**Exercices:**
1) Dans le texte sur Horace, relevez toutes les satires auxquelles l'épître peut être rapprochée, en précisant le livre de chacune.
2) Recopiez fidèlement le passage du texte sur Horace qui commence par les mots contenant "II - ÉPÎTRE" et se termine par "monde des lettres.".
3) D'après le texte sur Horace, comment Auguste jugeait-il les Odes selon Suétone ?

**Texte fourni:**

CHAPITRE V - HORACE ET SES OUVRAGES


 

II - ÉPÎTRE 19. A MÉCÈNE.

Objet et plan de l’épître. Horace et les imitateurs. Il revendique pour lui l’originalité.
Horace et les coteries de grammairiens. Les lectures publiques, l'enseignement des écoles, la question des anciens et des modernes.
Position d'Horace dans le monde des lettres.


 

CETTE lettre est comme une suite de la précédente. Les trois premiers livres des Odes, dont Horace annonçait l'envoi à Auguste, viennent d'être publiés. Auguste, en homme de goût, leur a fait bon accueil les admirant même, au dire de Suétone, comme des œuvres assurées de vivre: mansura perpetuo. Mais tout le monde n'a pas été de son avis, d'abord les petits écrivains envieux, les poètes médiocres qu'irrite toute production du génie ou seulement du talent et qui essaient aussitôt de rabaisser ce qui les dépasse, puis une autre catégorie d'ennemis qu'Horace semble prendre spécialement à partie dans sa lettre, les grammairiens, c'est-à-dire les critiques. Son épître sera donc avant tout une épître littéraire, la seule même du premier livre qui le soit à proprement parler, étant la seule où il expose quelques-unes de ses idées sur l'art d'écrire. Mais comme il ne s'en tient pas volontiers à la théorie pure et qu’il a ici en particulier à se défendre contre des attaques, l'épître sera en outre conçue sur un ton d'ironie satirique et d'apologie personnelle, qui permet de la rapprocher des satires 4, et 10 du livre I et 1 du livre II.

**Données:**
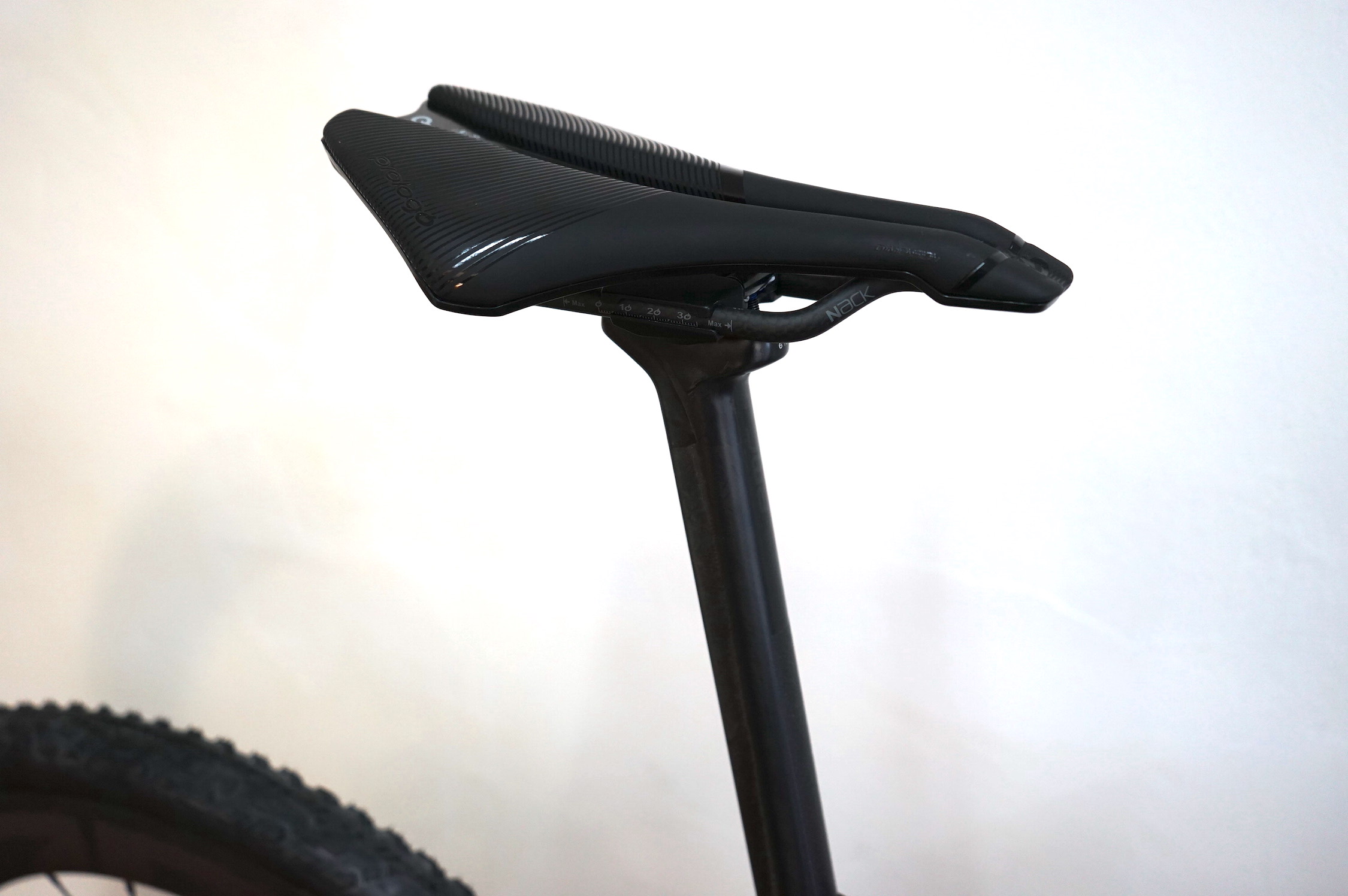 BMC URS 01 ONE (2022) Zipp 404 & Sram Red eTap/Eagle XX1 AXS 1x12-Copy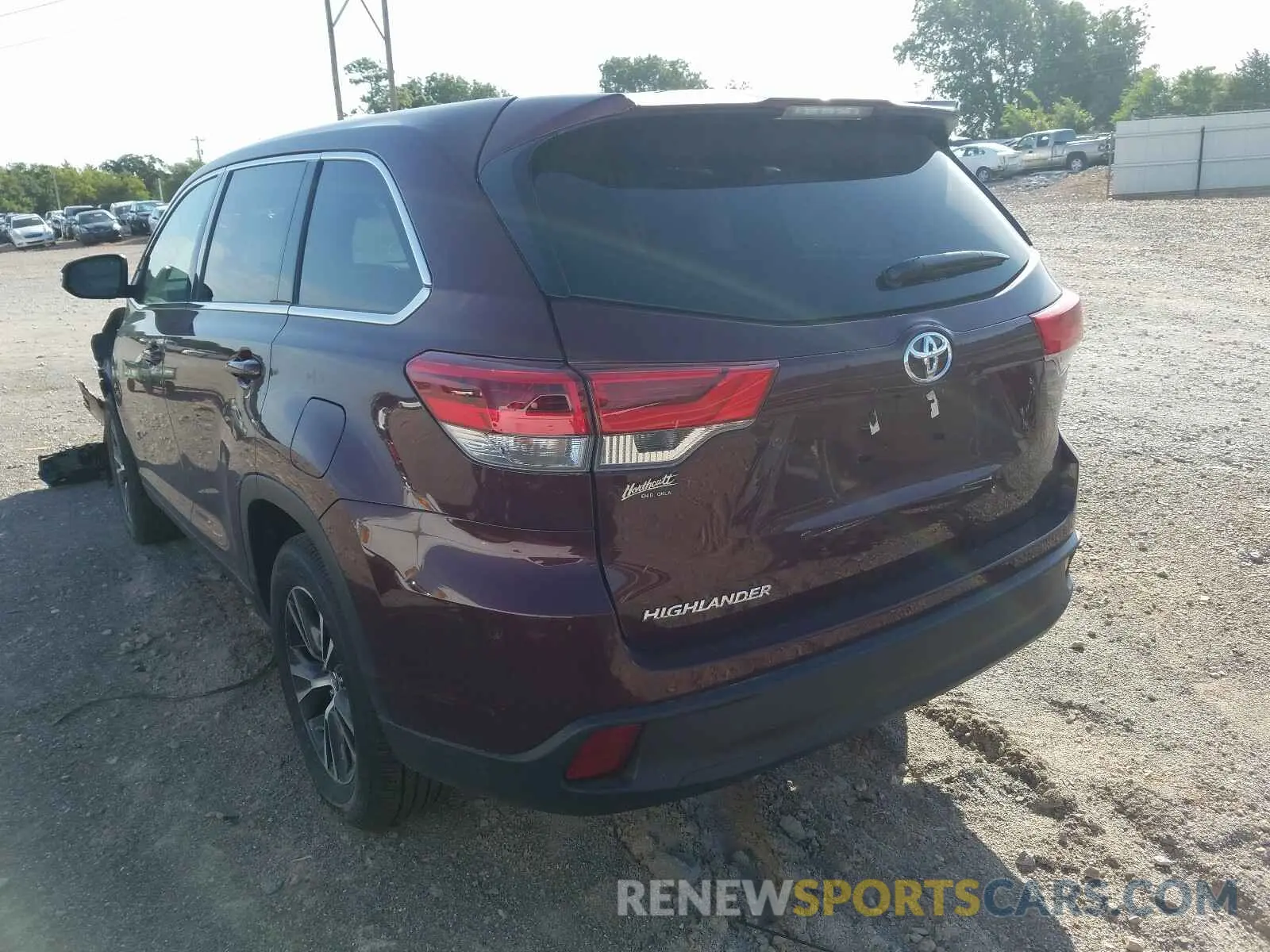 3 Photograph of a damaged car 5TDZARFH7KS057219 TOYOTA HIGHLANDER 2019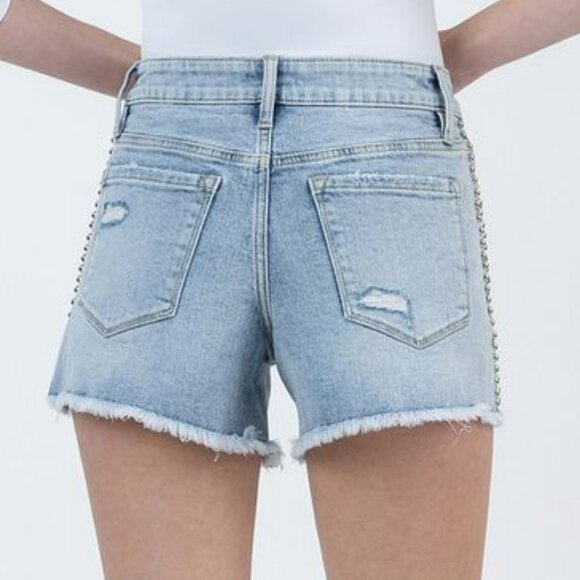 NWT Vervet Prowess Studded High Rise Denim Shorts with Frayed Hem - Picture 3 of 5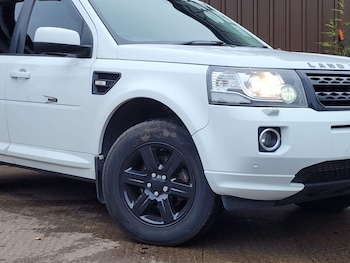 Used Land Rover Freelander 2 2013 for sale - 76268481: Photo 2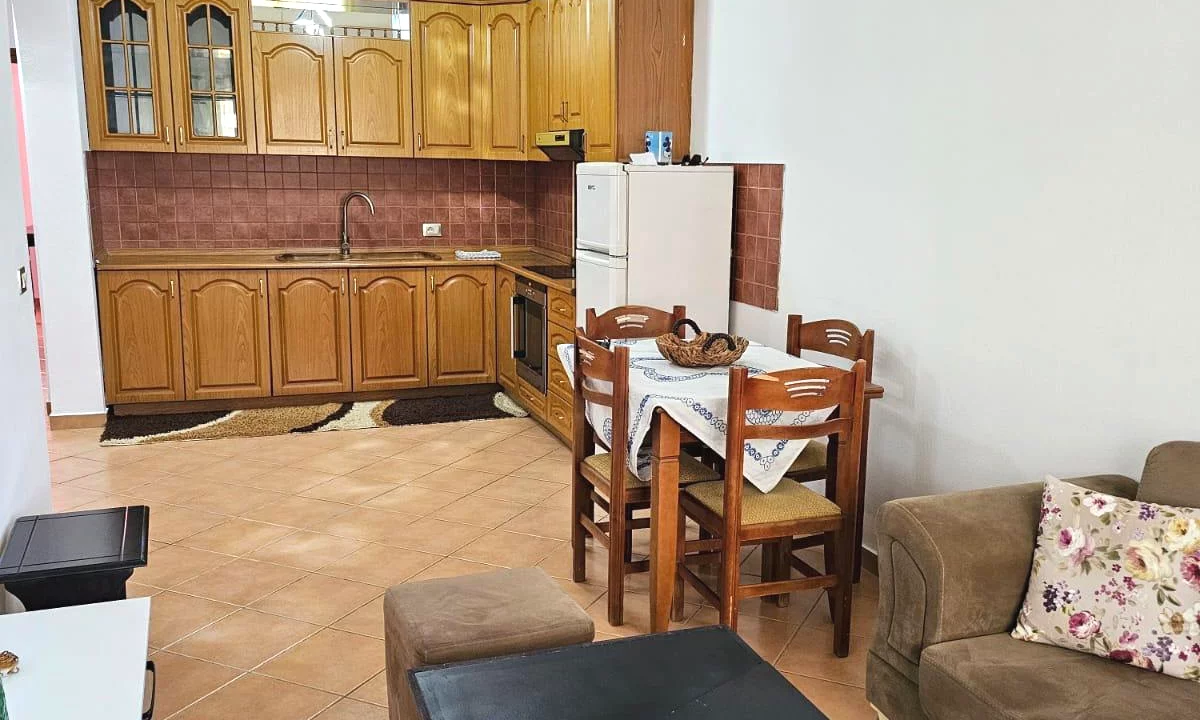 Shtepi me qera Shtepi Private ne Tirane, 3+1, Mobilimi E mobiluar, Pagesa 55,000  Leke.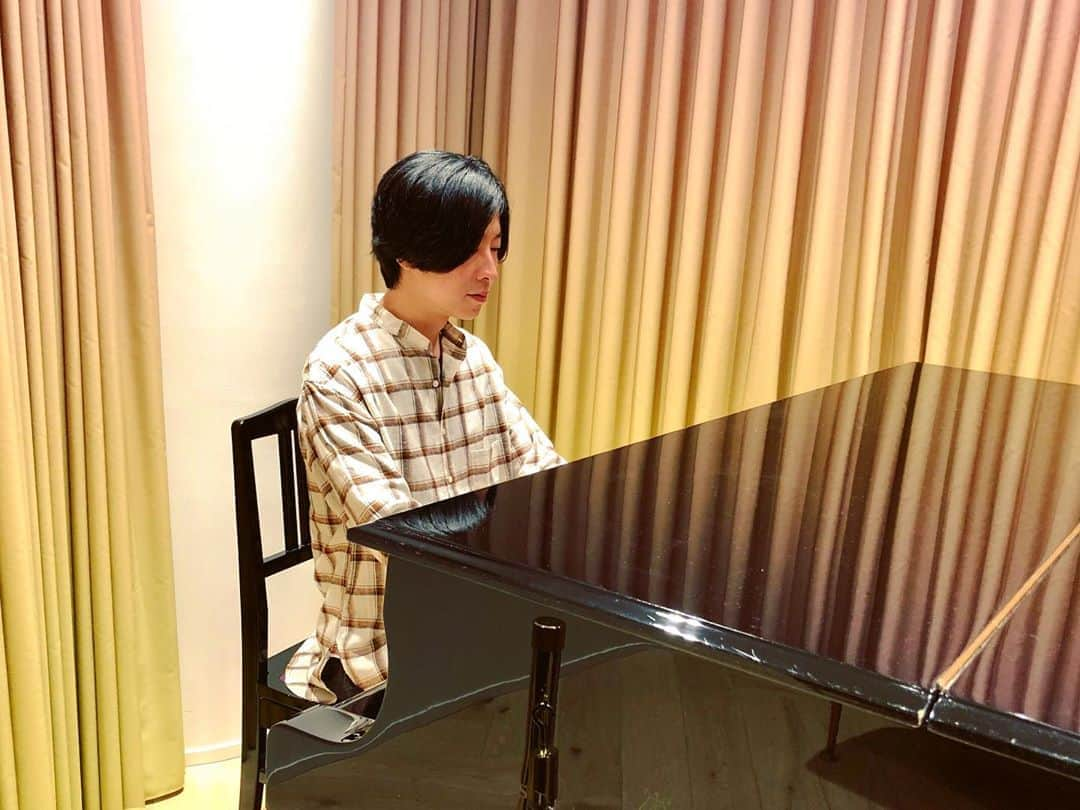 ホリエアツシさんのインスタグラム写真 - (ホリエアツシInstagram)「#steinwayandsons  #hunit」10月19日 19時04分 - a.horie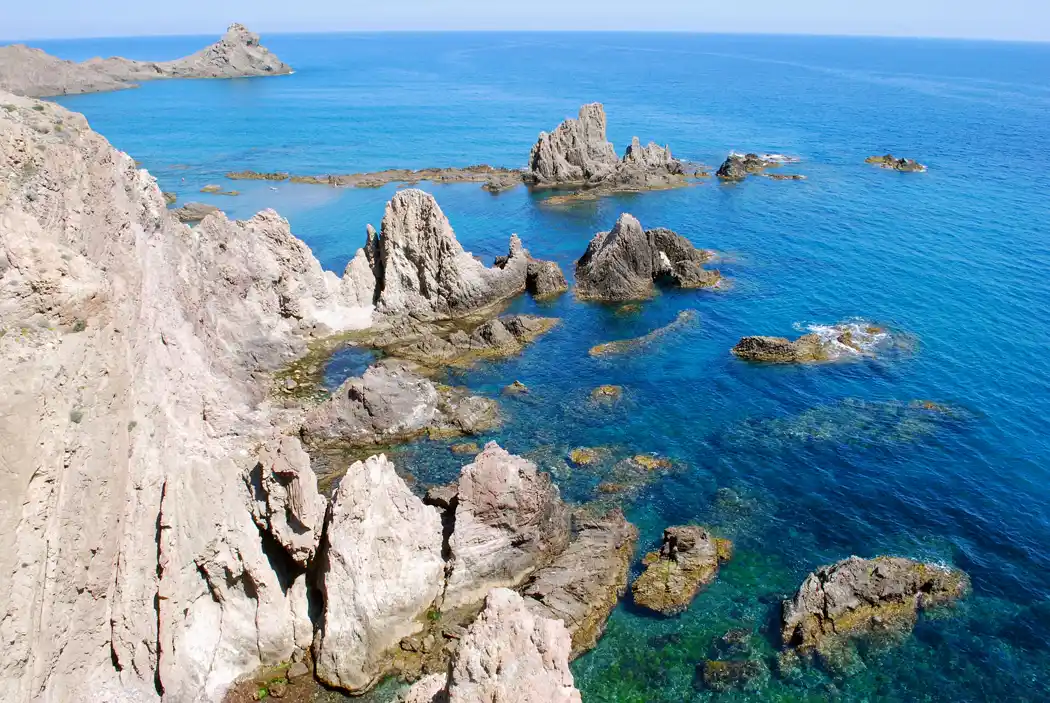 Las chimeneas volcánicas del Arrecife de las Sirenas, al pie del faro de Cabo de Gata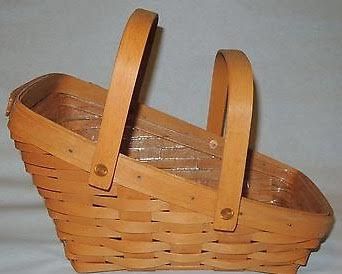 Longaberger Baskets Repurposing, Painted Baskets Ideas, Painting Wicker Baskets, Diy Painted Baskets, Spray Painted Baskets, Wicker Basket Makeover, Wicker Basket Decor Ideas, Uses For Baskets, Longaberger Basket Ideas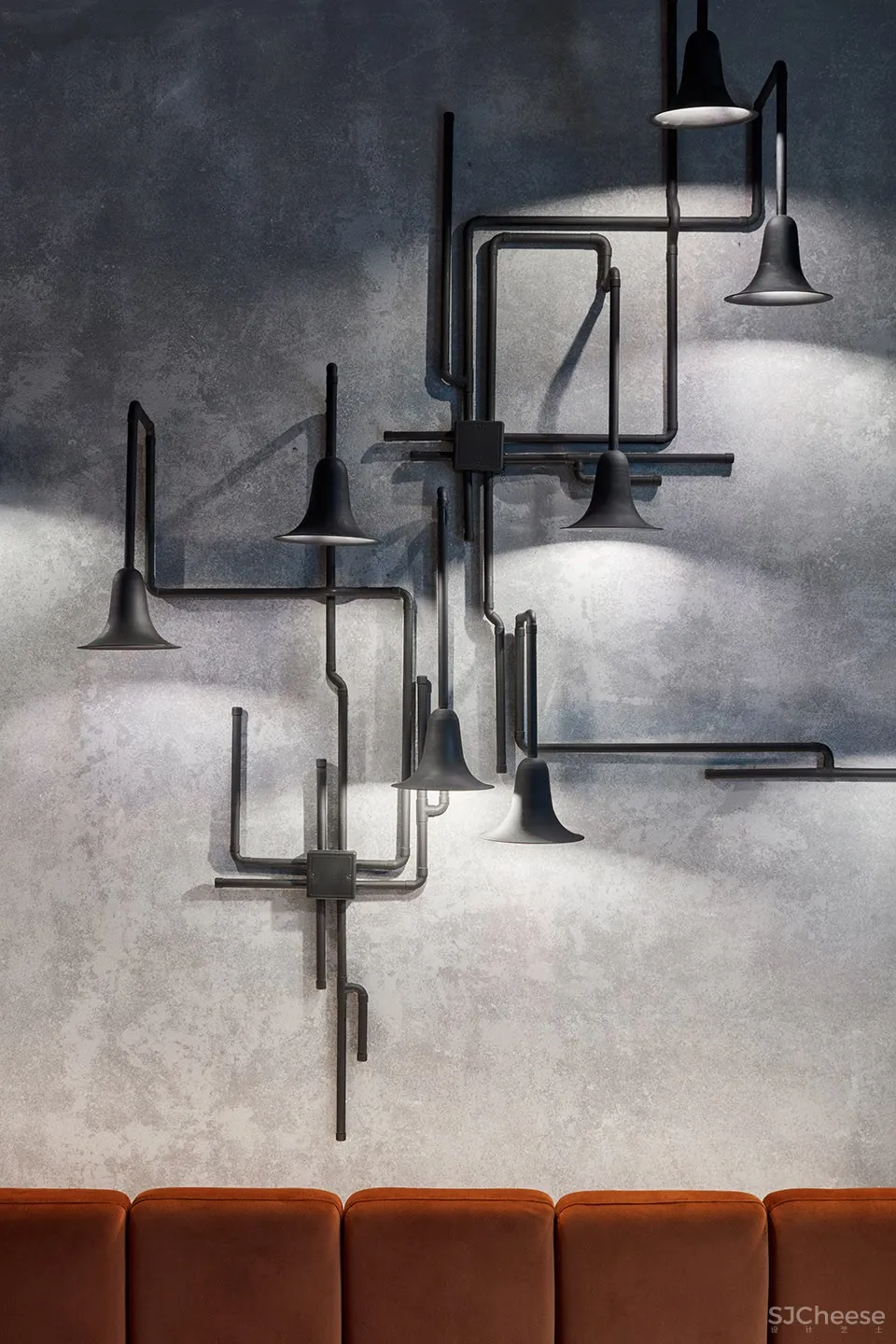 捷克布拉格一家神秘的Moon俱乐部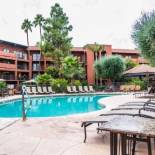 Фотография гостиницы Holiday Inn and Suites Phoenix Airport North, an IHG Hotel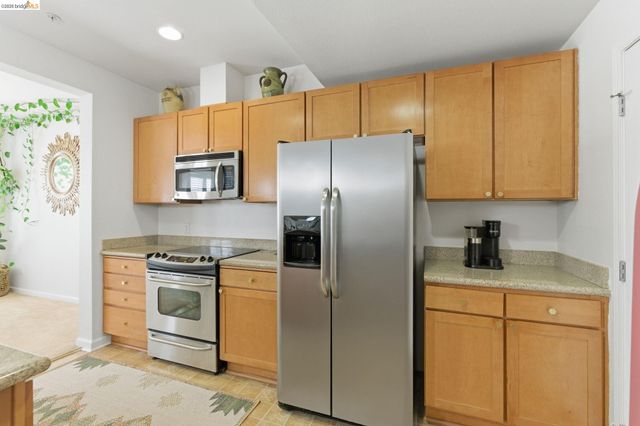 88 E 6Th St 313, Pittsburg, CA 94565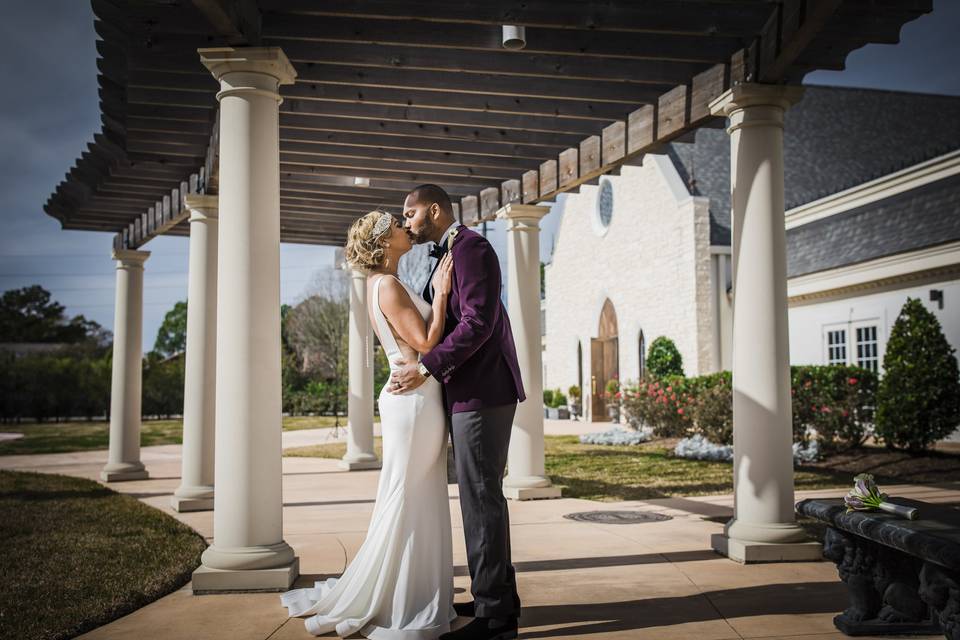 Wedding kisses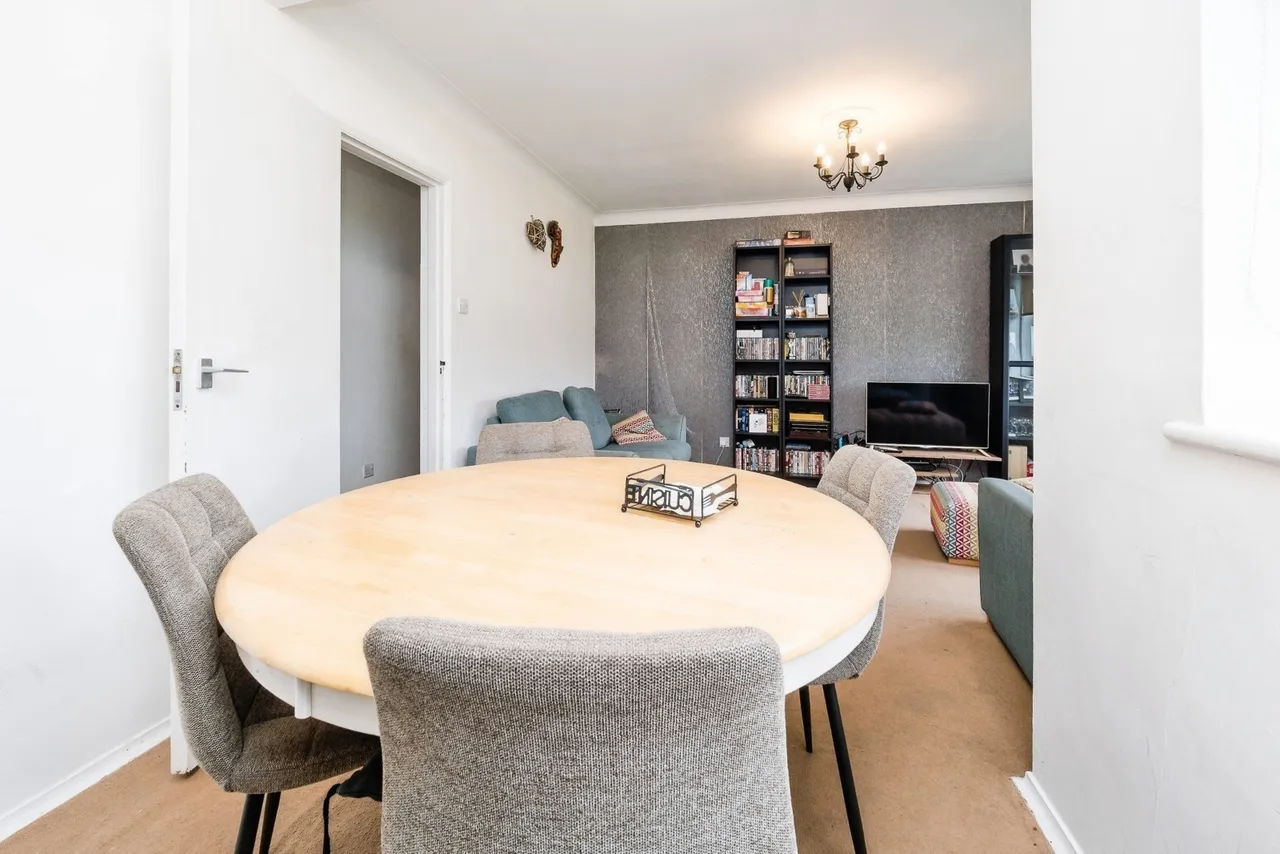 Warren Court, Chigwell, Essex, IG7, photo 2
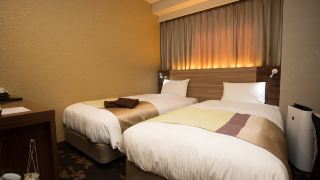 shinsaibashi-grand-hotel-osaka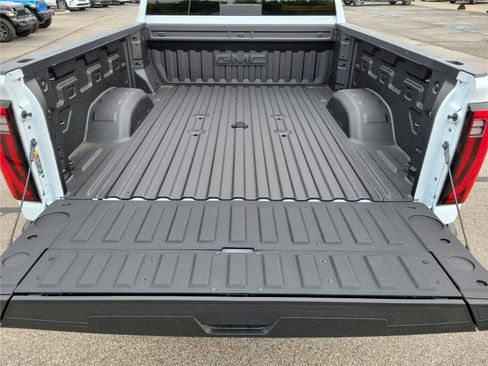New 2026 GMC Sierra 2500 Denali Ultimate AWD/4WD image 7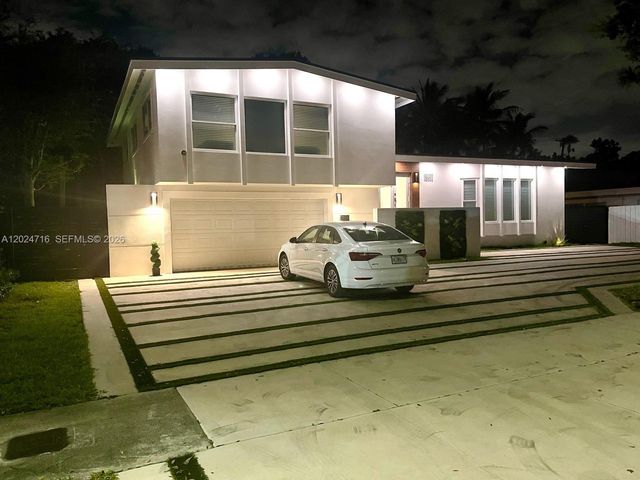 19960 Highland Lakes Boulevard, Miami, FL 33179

**Corrigé:**
1) La satire 4 du livre I, la satire 10 du livre I et la satire 1 du livre II.

2)
II - ÉPÎTRE 19. A MÉCÈNE.

Objet et plan de l’épître. Horace et les imitateurs. Il revendique pour lui l’originalité.
Horace et les coteries de grammairiens. Les lectures publiques, l'enseignement des écoles, la question des anciens et des modernes.
Position d'Horace dans le monde des lettres.

3) Il les admirait comme des œuvres assurées de vivre : mansura perpetuo.